[GIVEN TEXT]

Chapter 7 bankruptcy is one of the two most common types of bankruptcy filed by consumers in Virginia Beach. In most cases, the entire chapter 7 bankruptcy process only takes about 6 months from start to finish, but debtors are protected from creditors at the moment the case is filed. Once your chapter 7 bankruptcy case has been filed by our lawyers, no creditor can attempt to collect any debt from you. All collection efforts must stop including phone calls and garnishments.
In a chapter 7 liquidation case, sometimes referred to as “straight bankruptcy,” a trustee is appointed to collect and liquidate the debtor’s nonexempt assets (see below for an explanation of “nonexempt assets”) and to pay the proceeds to creditors in the order set forth in the Bankruptcy Code. Most chapter 7 cases are “no asset” cases. This means that the debtor does not have sufficient nonexempt assets or sufficient income to make any distribution to unsecured creditors. Unsecured creditors are those who do not have a valid lien on collateral like credit cards and medical bills included in bankruptcy.
Creditors with liens on property are secured creditors and must be paid by the debtor outside of the bankruptcy process in a chapter 7 bankruptcy. In many cases, a debtor will reaffirm debt that is secured. Reaffirmation agreements can be signed by debtors to allow them to continue to make payments on secured property like cars, furniture and jewelry when the file chapter 7 bankruptcy. Before reaffirming on any debt in chapter 7 bankruptcy, it is important to understand how to rescind a reaffirmation agreement.
Virginia Beach residents filing bankruptcy are able to protect their property under the exemption laws of Virginia. Our lawyers are experts in Virginia’s complicated exemption laws and can protect most, if not all, of a debtor’s property in a chapter 7. Protection of property through the application of Virginia’s exemption laws is a key factor in determining whether or not to file a chapter 7 case. In cases where property cannot be protected because the value of the property exceeds the amount available under Virginia’s exemption laws, chapter 13 bankruptcy may be an option.

[SOURCE MATERIAL]
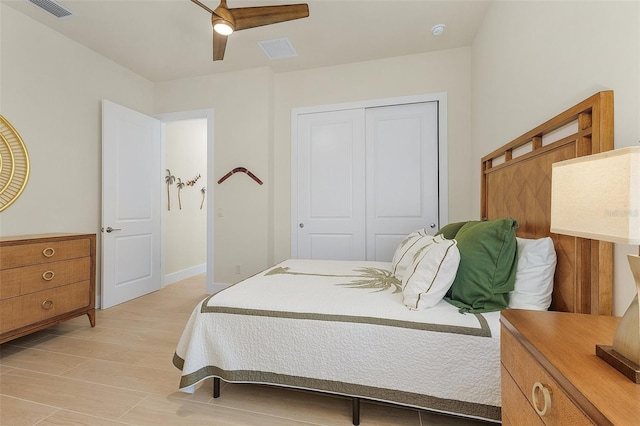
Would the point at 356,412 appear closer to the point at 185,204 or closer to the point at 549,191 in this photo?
the point at 549,191

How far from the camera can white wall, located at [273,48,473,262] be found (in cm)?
329

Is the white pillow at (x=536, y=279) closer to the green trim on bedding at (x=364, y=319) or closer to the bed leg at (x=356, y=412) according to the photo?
the green trim on bedding at (x=364, y=319)

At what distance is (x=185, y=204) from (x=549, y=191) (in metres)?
4.90

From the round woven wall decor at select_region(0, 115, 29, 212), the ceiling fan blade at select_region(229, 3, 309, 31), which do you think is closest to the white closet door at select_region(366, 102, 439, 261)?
the ceiling fan blade at select_region(229, 3, 309, 31)

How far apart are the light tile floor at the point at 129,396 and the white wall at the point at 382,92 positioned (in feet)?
6.41

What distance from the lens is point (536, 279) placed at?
1464 mm

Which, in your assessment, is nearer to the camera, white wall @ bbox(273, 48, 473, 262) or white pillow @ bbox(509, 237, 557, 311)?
white pillow @ bbox(509, 237, 557, 311)

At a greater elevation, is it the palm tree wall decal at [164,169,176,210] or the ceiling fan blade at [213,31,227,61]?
the ceiling fan blade at [213,31,227,61]

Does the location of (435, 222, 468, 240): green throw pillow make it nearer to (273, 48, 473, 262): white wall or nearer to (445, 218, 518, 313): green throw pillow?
(445, 218, 518, 313): green throw pillow

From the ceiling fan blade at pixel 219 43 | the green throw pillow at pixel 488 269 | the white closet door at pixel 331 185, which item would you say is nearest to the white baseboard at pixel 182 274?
the white closet door at pixel 331 185

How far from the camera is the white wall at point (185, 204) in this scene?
15.1 feet

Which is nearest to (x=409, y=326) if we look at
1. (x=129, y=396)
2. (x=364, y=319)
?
(x=364, y=319)

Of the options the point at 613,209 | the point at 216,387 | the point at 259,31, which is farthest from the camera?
the point at 259,31

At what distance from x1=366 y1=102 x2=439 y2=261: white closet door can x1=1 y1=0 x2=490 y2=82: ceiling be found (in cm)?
69
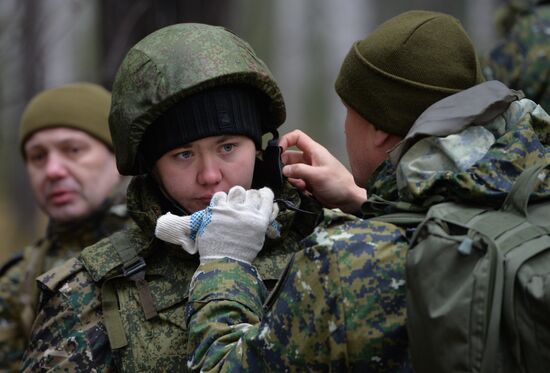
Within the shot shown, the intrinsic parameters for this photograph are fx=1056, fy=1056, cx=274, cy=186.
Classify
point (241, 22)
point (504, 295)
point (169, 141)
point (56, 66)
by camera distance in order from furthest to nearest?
1. point (241, 22)
2. point (56, 66)
3. point (169, 141)
4. point (504, 295)

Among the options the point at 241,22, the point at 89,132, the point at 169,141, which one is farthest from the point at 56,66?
the point at 169,141

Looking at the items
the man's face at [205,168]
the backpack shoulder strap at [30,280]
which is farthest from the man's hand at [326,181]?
the backpack shoulder strap at [30,280]

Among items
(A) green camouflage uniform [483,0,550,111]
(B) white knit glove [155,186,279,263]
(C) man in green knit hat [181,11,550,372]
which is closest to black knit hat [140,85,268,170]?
(B) white knit glove [155,186,279,263]

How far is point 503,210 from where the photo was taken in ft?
7.68

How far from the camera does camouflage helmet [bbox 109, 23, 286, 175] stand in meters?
3.05

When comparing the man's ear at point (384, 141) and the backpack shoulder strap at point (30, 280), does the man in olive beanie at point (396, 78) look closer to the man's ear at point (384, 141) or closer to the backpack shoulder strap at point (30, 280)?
the man's ear at point (384, 141)

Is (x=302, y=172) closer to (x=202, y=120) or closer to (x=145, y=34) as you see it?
(x=202, y=120)

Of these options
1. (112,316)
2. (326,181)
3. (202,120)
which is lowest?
(112,316)

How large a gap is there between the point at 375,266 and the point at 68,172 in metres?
2.98

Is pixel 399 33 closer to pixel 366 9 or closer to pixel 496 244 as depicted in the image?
pixel 496 244

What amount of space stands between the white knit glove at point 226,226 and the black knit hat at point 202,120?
26 centimetres

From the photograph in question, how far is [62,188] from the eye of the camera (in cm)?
505

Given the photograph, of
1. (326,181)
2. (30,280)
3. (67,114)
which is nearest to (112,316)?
(326,181)

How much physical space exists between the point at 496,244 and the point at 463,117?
383mm
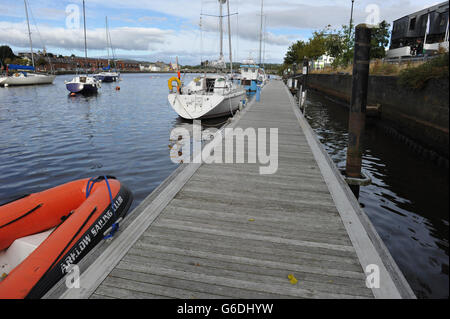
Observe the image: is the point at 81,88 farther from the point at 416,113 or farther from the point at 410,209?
the point at 410,209

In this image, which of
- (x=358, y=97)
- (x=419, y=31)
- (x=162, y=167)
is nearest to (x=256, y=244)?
(x=358, y=97)

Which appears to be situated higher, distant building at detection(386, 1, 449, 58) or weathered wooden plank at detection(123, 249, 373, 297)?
distant building at detection(386, 1, 449, 58)

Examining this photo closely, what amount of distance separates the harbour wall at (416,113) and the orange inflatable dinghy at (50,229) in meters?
6.78

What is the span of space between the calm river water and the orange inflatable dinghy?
269 cm

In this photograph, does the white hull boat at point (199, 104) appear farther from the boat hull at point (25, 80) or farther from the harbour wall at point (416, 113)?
the boat hull at point (25, 80)

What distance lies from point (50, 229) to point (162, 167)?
5645 mm

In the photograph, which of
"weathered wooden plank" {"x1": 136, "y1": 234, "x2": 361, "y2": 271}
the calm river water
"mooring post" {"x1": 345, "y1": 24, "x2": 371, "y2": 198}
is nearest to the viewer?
"weathered wooden plank" {"x1": 136, "y1": 234, "x2": 361, "y2": 271}

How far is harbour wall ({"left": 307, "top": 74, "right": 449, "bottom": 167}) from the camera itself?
30.3 feet

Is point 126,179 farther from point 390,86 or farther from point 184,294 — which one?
point 390,86

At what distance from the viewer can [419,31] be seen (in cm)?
4275

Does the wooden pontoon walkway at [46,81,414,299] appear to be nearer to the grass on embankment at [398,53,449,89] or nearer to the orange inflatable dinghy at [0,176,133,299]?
the orange inflatable dinghy at [0,176,133,299]

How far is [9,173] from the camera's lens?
32.4 feet

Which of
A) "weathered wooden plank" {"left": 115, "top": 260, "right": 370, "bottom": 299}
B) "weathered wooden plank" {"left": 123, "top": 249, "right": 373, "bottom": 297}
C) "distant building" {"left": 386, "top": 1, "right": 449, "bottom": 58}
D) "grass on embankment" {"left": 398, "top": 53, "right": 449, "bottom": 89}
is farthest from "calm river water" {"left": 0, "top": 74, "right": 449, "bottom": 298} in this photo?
"distant building" {"left": 386, "top": 1, "right": 449, "bottom": 58}

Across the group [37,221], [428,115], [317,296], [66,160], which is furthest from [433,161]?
[66,160]
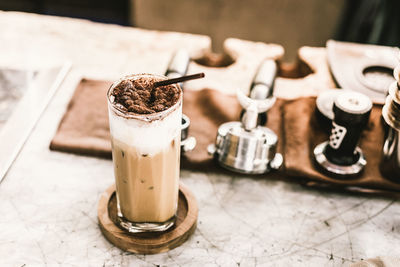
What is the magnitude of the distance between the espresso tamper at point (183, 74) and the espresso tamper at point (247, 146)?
72mm

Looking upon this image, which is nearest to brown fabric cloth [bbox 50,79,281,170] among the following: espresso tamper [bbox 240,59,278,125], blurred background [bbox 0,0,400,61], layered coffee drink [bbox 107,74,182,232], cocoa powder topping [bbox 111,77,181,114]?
espresso tamper [bbox 240,59,278,125]

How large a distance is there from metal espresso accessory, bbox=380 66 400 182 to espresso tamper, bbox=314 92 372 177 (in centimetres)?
6

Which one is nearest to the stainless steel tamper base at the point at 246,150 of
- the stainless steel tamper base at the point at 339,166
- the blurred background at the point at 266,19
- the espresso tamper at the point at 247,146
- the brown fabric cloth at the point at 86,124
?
the espresso tamper at the point at 247,146

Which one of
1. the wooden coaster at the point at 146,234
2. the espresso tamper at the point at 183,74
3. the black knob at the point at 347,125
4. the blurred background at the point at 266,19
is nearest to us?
the wooden coaster at the point at 146,234

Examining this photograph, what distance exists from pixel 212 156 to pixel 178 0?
2.26 meters

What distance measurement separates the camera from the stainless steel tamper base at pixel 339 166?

[AIM OF THE EXERCISE] Summarize the chapter 7 bankruptcy text in three sentences.

[THE ANSWER] Chapter 7 bankruptcy, one of the two most common consumer filings in Virginia Beach, usually takes about six months, and all collection efforts against the debtor must stop once the case is filed. A trustee collects and liquidates the debtor's nonexempt assets to pay creditors, though most cases are "no asset" cases, while secured creditors are paid outside the bankruptcy process, often under reaffirmation agreements. Virginia's exemption laws can protect most or all of a debtor's property, and chapter 13 may be an option when the property's value exceeds what those laws allow.